Objective: Carry on the forum thread about repainting drywall over semi-gloss paint, picking up right after its final sentence.

═════ Selected passage ═════

# Repairing and Re-painting drywall over semi-gloss



## Brushjockey (Mar 8, 2011)

De glossing doesn't have to be that severe- just give it a light but thorough sand ( I like to use either a hand sander or sponge sander- med grit. ) 
Not a bad idea to do before patching to help the patch. 
was the semi oil or latex?
After patching and sanding- prime all with a good acrylic BONDING primer.

Don't know if we've had anyone from Japan before- would be interesting to know what products are available to you.


----------



## barneyrubble (Aug 23, 2010)

Thanks for the quick reply.

The products over here are about 20 or 30 years behind in both quality and technology when compared with those of the US or Germany or other countries, AND nothing is cheap with the imported products being ridiculously expensive. (Quick example: I bought a 1 gallon can of primer (about $50) for my doors that was NOT self-leveling and had a heck of a time re-sanding and repainting. The interesting point is that the guy I bought the paint from, who owns his own painting company, had never heard of self-leveling.)

I used latex because my wife is ultra-sensitive to the fumes of oil-based products.

Another question, based on your reply: I already did one wall, where I tried to sand with paper before applying the texture and there was no noticeable change in the surface (maybe because of the orange peel texture), which is why I imported the liquid sander/deglosser. I ended up using my random orbit sander with 80 grit paper to de-gloss that wall before I re-textured and painted. Needless to say, but I'll say it anyhow, it was a bear of a job to clean up!! 

My question then is: since I have the de-glosser, would it have the same effect and result as hand-sanding? I'm not necessarily looking for the easy way out; I would rather do it once and have it done right than to have to go back to fix my screw up next year.

═════ Source data ═════

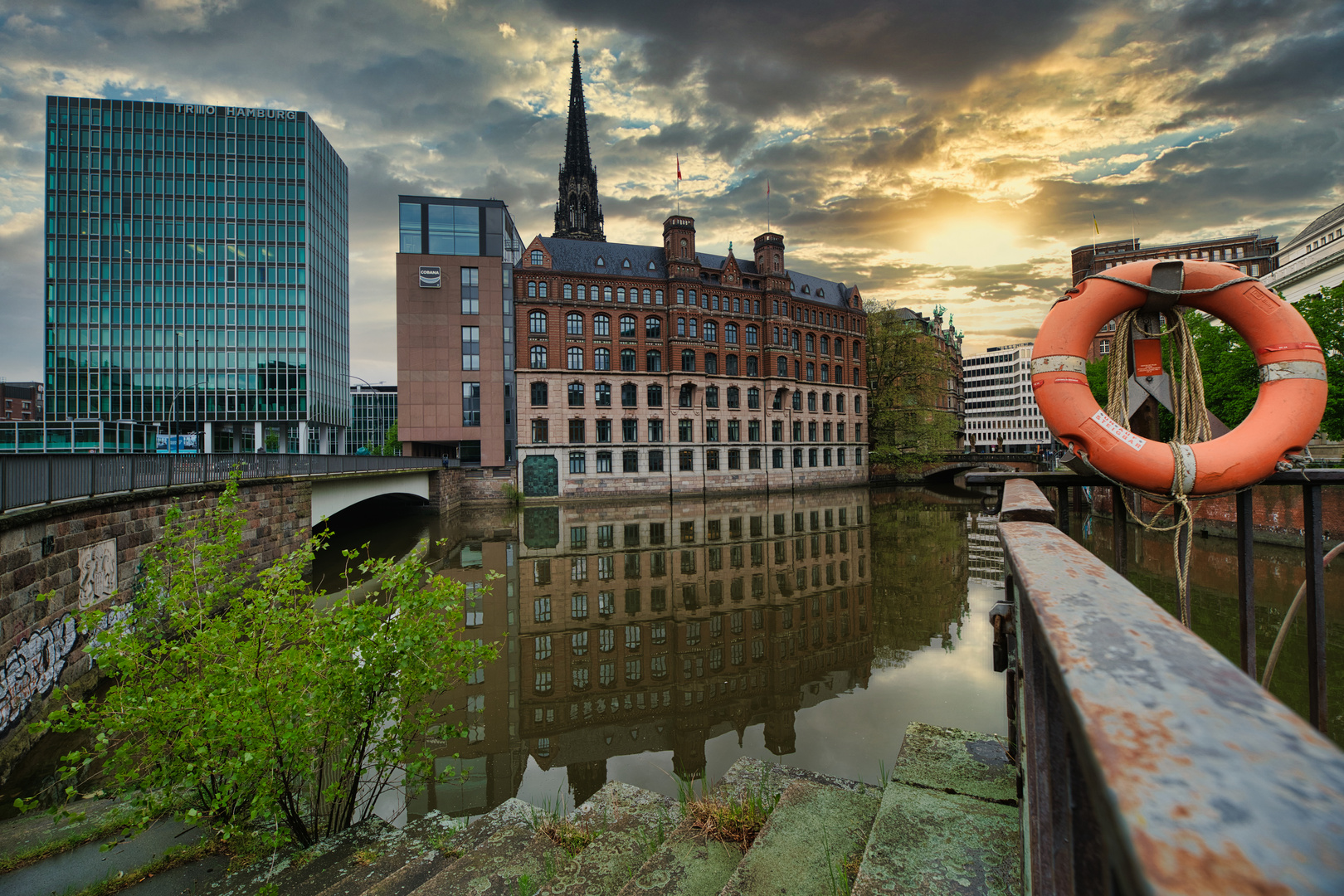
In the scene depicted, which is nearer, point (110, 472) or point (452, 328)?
point (110, 472)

═════

Output:
----------



## Brushjockey (Mar 8, 2011)

If the walls didn't scratch up- were they kind of rubbery rather than hard?
Old school latex semi isn't the hard stuff that the new trim enamels are- and you might not need to do anything. It also might be enough to put a bonding primer on first rather than sand- easy- fast and cleaner. 
I would not use the power sander or even the deglosser. Overkill.
But I wonder what you have in bonding primers. 15 years ago they were mostly oils here, now we have very many good ones.
Do you have Zinnser products there? They would have something.


----------



## barneyrubble (Aug 23, 2010)

"If the walls didn't scratch up- were they kind of rubbery rather than hard?"

Actually they are hard, really hard! Not rubbery at all.

As a general rule, painters over here don't use what we consider 'primer' for anything, therefore its hard to find and expensive to buy. I CAN get Benjamin Moore products here, but a gallon of primer is around $90. For the most part I have to find creative (read - affordable) ways to do things. 

The "primer" they use here is some sort of watery substance that stinks to high heaven, but works well on drywall and other such absorbent surfaces. They call it sealer. However, it won't stick to semigloss, it just runs off and makes a mess on my floor, which is why I bought the liquid sander / de-glosser.

Zinnser, as in Rust-oleum? I just checked on-line and to my surprise the products exist over here, though it appears to be only for commercial/industrial applications. I have an email address for one of the sales reps (I assume), so I'll shoot him off an email to see what he can do. Thanks for the idea.


----------



## Brushjockey (Mar 8, 2011)

It's really hard to advise you, when what you have and what you have access to is so different.. wish i could help more but so many of my solutions are product specific...


----------



## barneyrubble (Aug 23, 2010)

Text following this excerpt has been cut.